Текст:
______

Я едва не рассмеялся от радости за Андерсена, удержался из уважения к университетской тишине. Но мне тотчас же почудилось, что он, Андерсен, сам смеется, — вырос за спиной астрофизика: высокий, мальчишески нескладный, большелобый, ухватился руками за кафедру и тихо смеется, опустив тяжелую старую голову. Он смеется над тем, что в «железном» XIX веке называли разумным отношением к жизни, а в «атомном» XX именуют иногда реалистическим мышлением. Бог ведает, как назовет себя в XXI это уходящее в глубь тысячелетий желание оградить сердце и ум от неисчерпаемой, вечно таинственной сложности бытия, требующей от человека постоянно высокого напряжения духа.
Желание это существовало в родной его Дании и в баснословное время вероломного короля Клавдия, когда однажды в Эльсиноре Гамлет был вынужден поставить на место смелого и честного, но чересчур разумного и «реалистически мыслящего» Горацио.
«И в небе и в земле сокрыто больше, чем снится вашей мудрости, Горацио».
Если бы Андерсен не боялся в жизни высоких, торжественных слов, он мог бы повторить крылатую формулу Гамлетова укора, обращаясь ко многим из соотечественников и современников, которые в лучшем случае слышали в его волшебных историях только голос детски чистого и детски непосредственного сердца.
И вот в большом университетском зале я вдруг подумал с радостью, что все же в мире с течением веков все меньше становится Горацио и все больше Гамлетов. Наверное, Андерсен потому и смеялся на кафедре за спиной почтенного астрофизика, что тоже чувствовал: нет, не ограниченная мудрость Горацио определяет умонастроение этой аудитории!

______

О задании:
Верните без изменений отрывок текста об Андерсене от слов «Я едва не рассмеялся» до слов «высокого напряжения духа.» включительно. Данные ниже — отдельный материал, не связанный с текстом об Андерсене.

Данные задания:
______

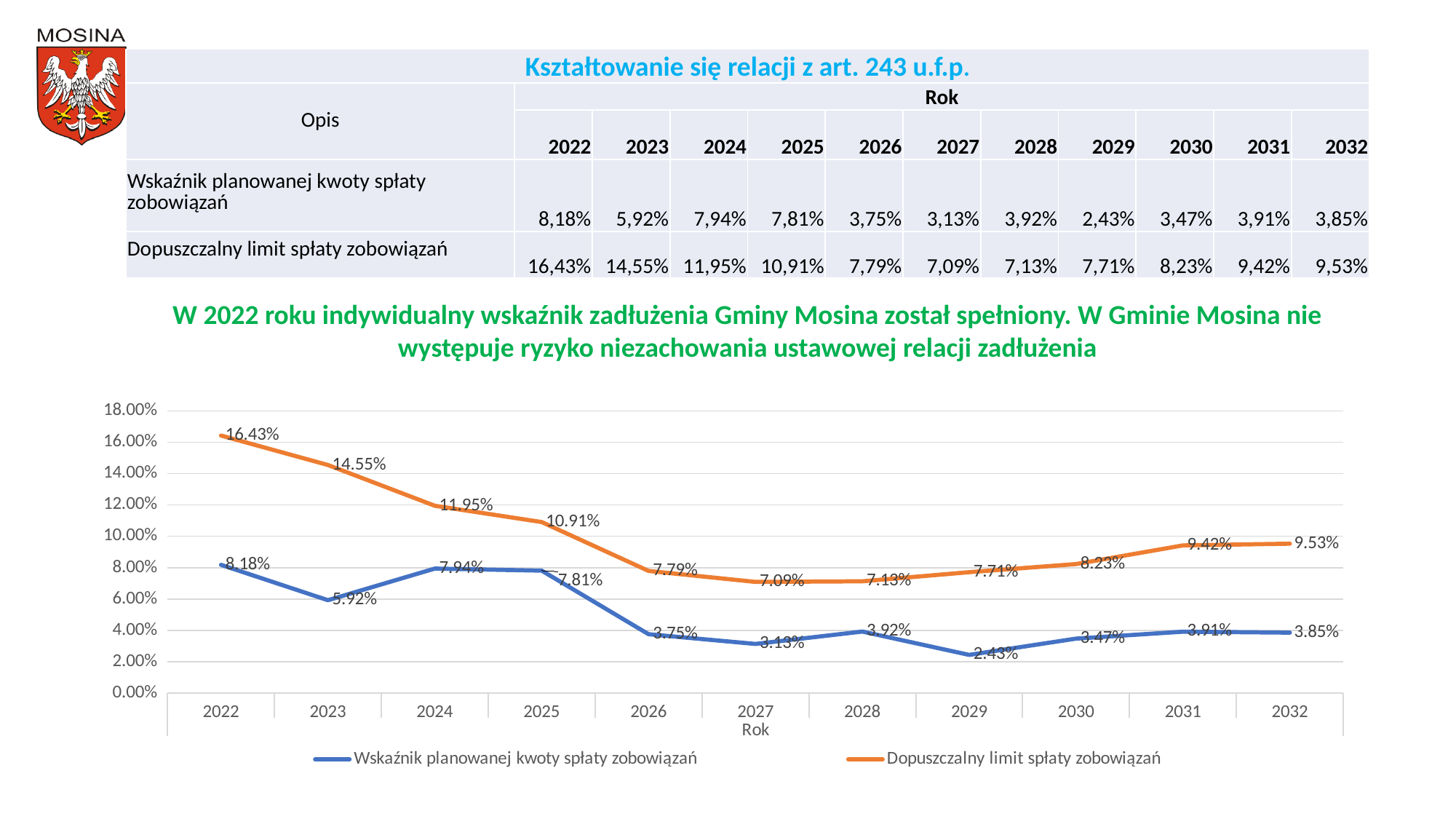
In which year is 'Dopuszczalny limit spłaty zobowiązań' at its lowest? 2027 How many series does the chart legend list? 2 Does 'Dopuszczalny limit spłaty zobowiązań' rise or fall between 2022 and 2027? fall What colour is the line for 'Wskaźnik planowanej kwoty spłaty zobowiązań'? blue How many years are plotted along the x axis of the chart? 11 What kind of chart is shown on the slide? line chart What is the value of 'Dopuszczalny limit spłaty zobowiązań' in 2032? 9.53% Which series has the higher value in 2026? Dopuszczalny limit spłaty zobowiązań What is the difference between 'Dopuszczalny limit spłaty zobowiązań' and 'Wskaźnik planowanej kwoty spłaty zobowiązań' in 2022? 8.25% In which year is 'Wskaźnik planowanej kwoty spłaty zobowiązań' at its highest? 2022 What is the value of 'Wskaźnik planowanej kwoty spłaty zobowiązań' in 2029? 2.43% What is the value of 'Dopuszczalny limit spłaty zobowiązań' in 2022? 16.43%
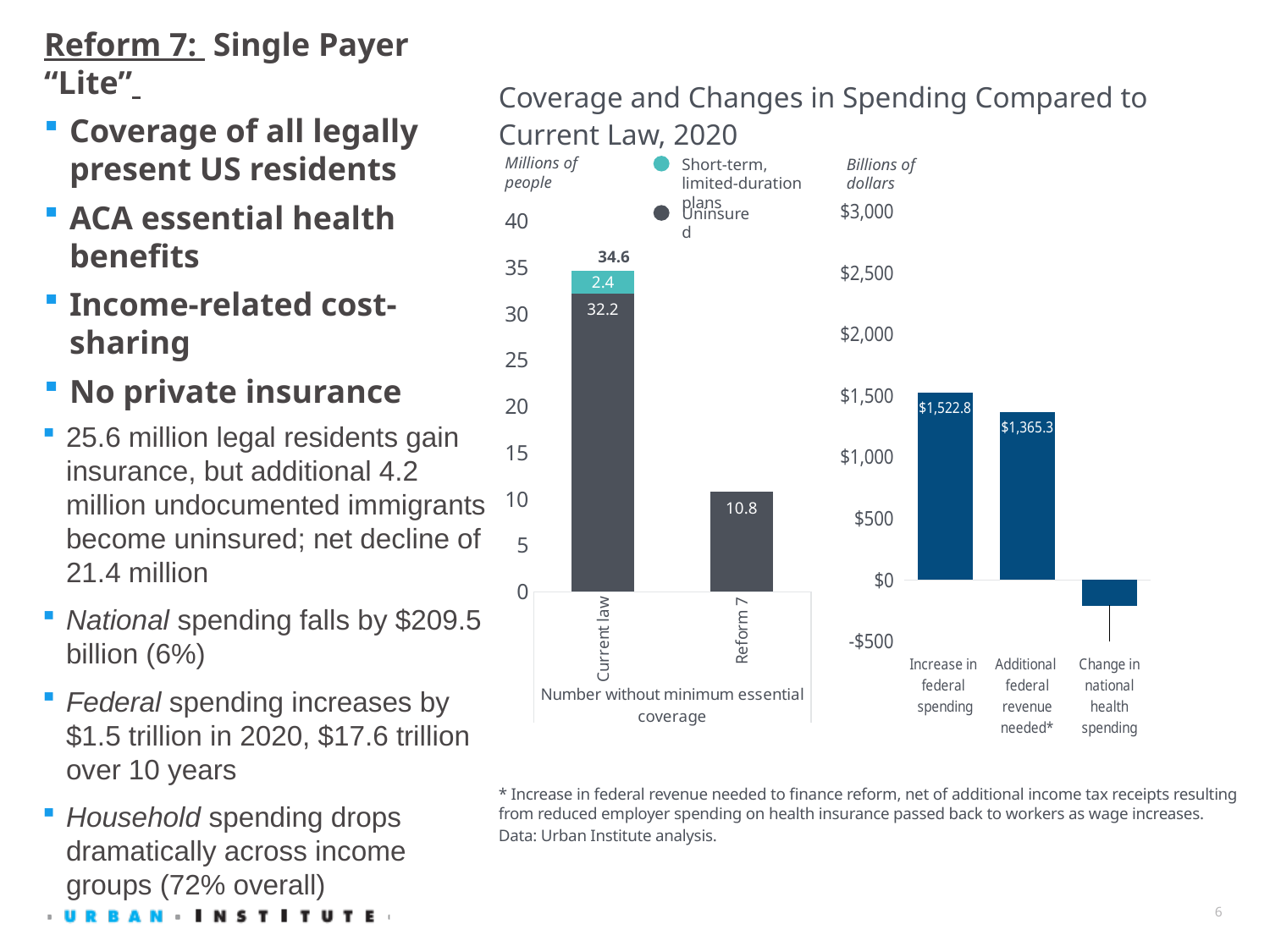
In the right chart (Billions of dollars), how many categories are shown on the x axis? 3 In the right chart (Billions of dollars), what is the value for Increase in federal spending? $1,522.8 In the left chart (Number without minimum essential coverage), what is the value for Reform 7? 10.8 In the right chart (Billions of dollars), what is the value for Additional federal revenue needed*? $1,365.3 What kind of chart is the right chart (Billions of dollars)? bar chart In the left chart (Number without minimum essential coverage), what is the Uninsured value for Current law? 32.2 In the right chart (Billions of dollars), is the value for Change in national health spending greater or less than $0? less In the right chart (Billions of dollars), which category has the highest value? Increase in federal spending In the left chart (Number without minimum essential coverage), what is the value for Short-term, limited-duration plans under Current law? 2.4 In the left chart (Number without minimum essential coverage), how many series does the legend list? 2 In the left chart (Number without minimum essential coverage), what is the total of the stacked bar for Current law? 34.6 In the left chart (Number without minimum essential coverage), what is the difference between the Uninsured value for Current law and the value for Reform 7? 21.4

______

Ответ на задание:
Я едва не рассмеялся от радости за Андерсена, удержался из уважения к университетской тишине. Но мне тотчас же почудилось, что он, Андерсен, сам смеется, — вырос за спиной астрофизика: высокий, мальчишески нескладный, большелобый, ухватился руками за кафедру и тихо смеется, опустив тяжелую старую голову. Он смеется над тем, что в «железном» XIX веке называли разумным отношением к жизни, а в «атомном» XX именуют иногда реалистическим мышлением. Бог ведает, как назовет себя в XXI это уходящее в глубь тысячелетий желание оградить сердце и ум от неисчерпаемой, вечно таинственной сложности бытия, требующей от человека постоянно высокого напряжения духа.